Entrepreneurship

Building Topkey

A Managed Marketplace for Property Managers

Project Details
— Role: Co-Founder and Chief Product Officer — Company: Topkey — Scope: 0-1 Product Development
Core Skills
— Entrepreneurship — MVP Development — Marketplaces & FinTech
Building Topkey

Overview

Topkey began as a managed marketplace connecting homeowners with vetted property managers. As Co-Founder and Head of Product, I led product development, MVP creation, and strategic growth efforts to address a fragmented market where homeowners struggled to find reliable property managers, and managers faced challenges sourcing new clients. After gaining early traction, we were accepted into Y Combinator, where we refined our strategy, raised a seed round, and ultimately pivoted to a fintech solution for property managers.

The Challenge

Finding a property manager is a significant challenge. Homeowners face major hurdles in locating qualified property managers, with no standardized vetting process and fragmented service offerings across over 290,000 providers in the U.S. Similarly, property managers struggle to find quality leads, often relying on inefficient methods like cold calls or word-of-mouth referrals.

The Solution

We developed a managed marketplace MVP that balanced the needs of homeowners and property managers while validating key elements of the business model:

  • For Homeowners:A digital concierge simplified the property manager hiring process with comparison tools, scheduling support, and service reviews.
  • For Property Managers:Tools for lead qualification and funnel optimization reduced overhead and improved conversions.

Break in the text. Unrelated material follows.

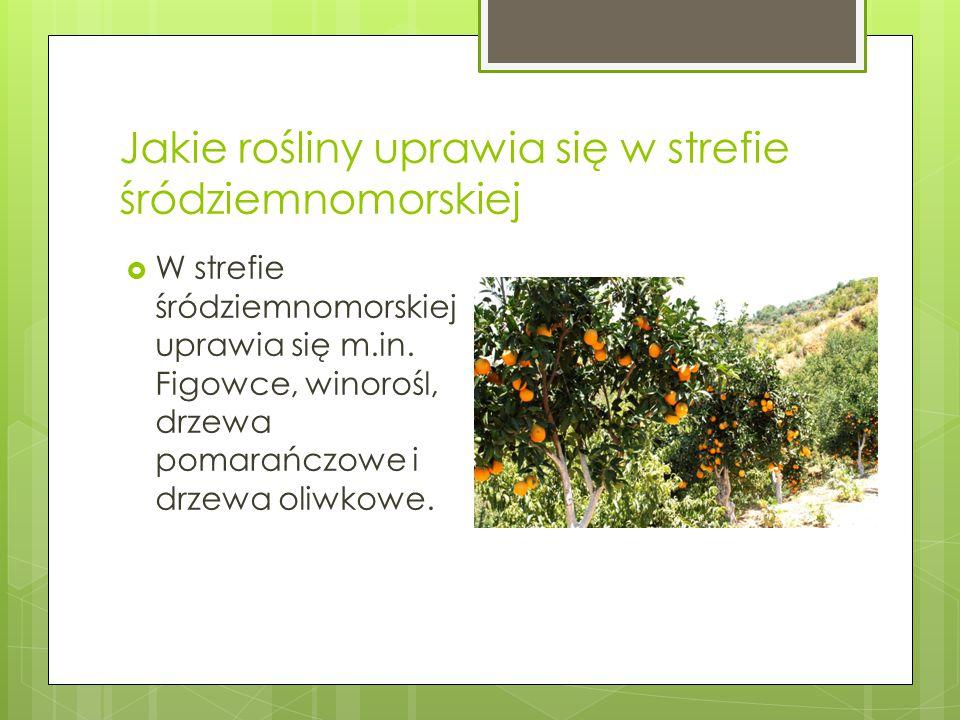 Jakie rośliny uprawia się w strefie śródziemnomorskiej  W strefie śródziemnomorskiej uprawia się m.in. Figowce, winorośl, drzewa pomarańczowe i drzew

Here's the very first demo video of the product experience that we used for the YC interview. We were still learning, please excuse the gross contrast ratio issues.🤦

Execution Highlights

  1. Conducted 100+ interviews to identify pain points and validate the concept.
  2. Moved to Florida to build our first market and onboarded dozens of property managers.
  3. Tested content SEO, programmatic SEO, digital and physical ads, mail campaigns, and many other marketing channels to bring homeowners into the funnel.
  4. Made initial connections between property managers and homeowners.
  5. Built the product MVP, which included a marketing website, property manager profiles, and a comparison engine.
  6. Accepted into Y Combinator (Summer 2021), where we gained mentorship, refined our go-to-market strategy, and developed a clear roadmap for scaling.
  7. Raised a seed round, leveraging early traction and Y Combinator validation to secure funding and support company growth.

Pivot to Fintech

The dual-sided nature of the marketplace posed significant challenges:

  • Demand-Side Issues: Attracting individual homeowners proved costly, with low initial network effects.
  • Supply-Side Issues: Convincing property managers to engage required extensive outreach and value demonstration.

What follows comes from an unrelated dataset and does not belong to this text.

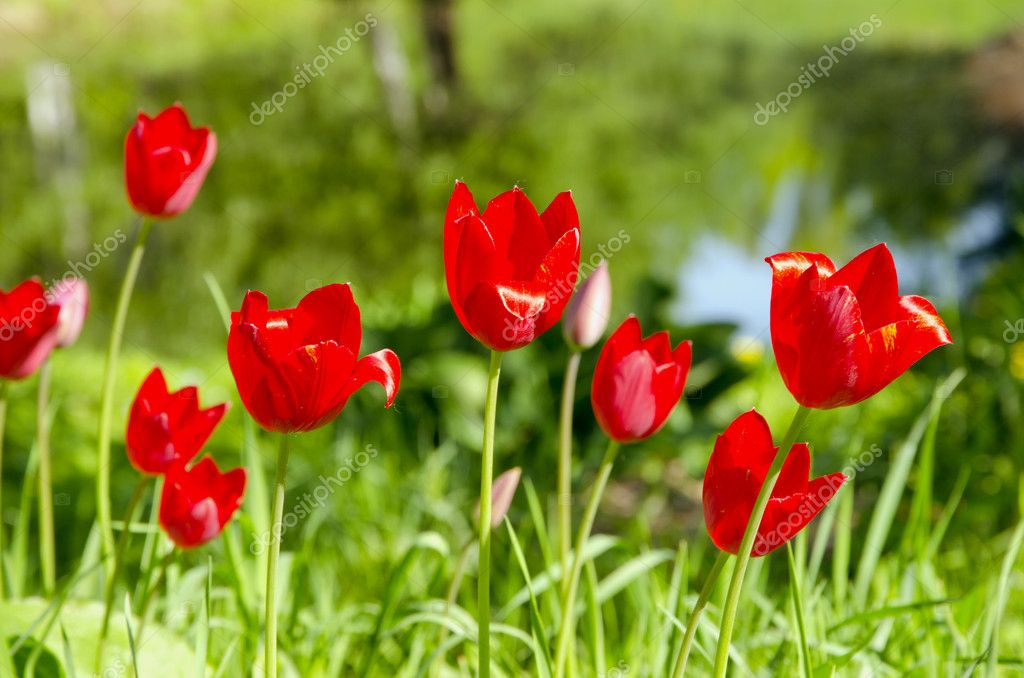 Red spring  morning tulips on green background  Stock Photo #5682872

We shifted focus to find a related business that could serve either homeowners or property managers to streamline operations and target a larger TAM. We tested and ran multiple SaaS, services, and fintech ideas before ultimately pivoting to financial tools to address supplier-specific pain points, reducing the complexity of dual-sided acquisition.

Learnings

  1. Build something people want: One of the core YC mantras. TAM constraints ultimately made this a tough business to scale with VC funding. However, if we did one thing right, it was listening to our customers and finding a viable problem worth solving. The space continues to be fragmented and outdated, with a persistent need for a viable solution.
  2. Marketplaces are complex: Running a two-sided marketplace is like managing two businesses at once. Both demand and supply acquisition are resource-heavy, requiring significant capital and high-touch engagement.
  3. Focus drives efficiency: Narrowing our focus to property management suppliers streamlined operations, lowered acquisition costs, and accelerated scalability.
  4. Finding customers is hard: Finding your first 100 customers is one of the hardest parts of building a business. Focus on solving this problem before worrying about others.
  5. Know when to pivot: Pivoting to a fintech solution unlocked a larger TAM and positioned us in a more scalable, sustainable market.

Conclusion

Today, Topkey is still doing well and has been operating at a high level as a fintech platform. The experience reinforced my passion for building products that users love. However, in an early-stage startup, founder attention is often required in many places outside of product development. After a couple of years, I decided to step away from the company and become an advisor so that I could focus on product development full-time.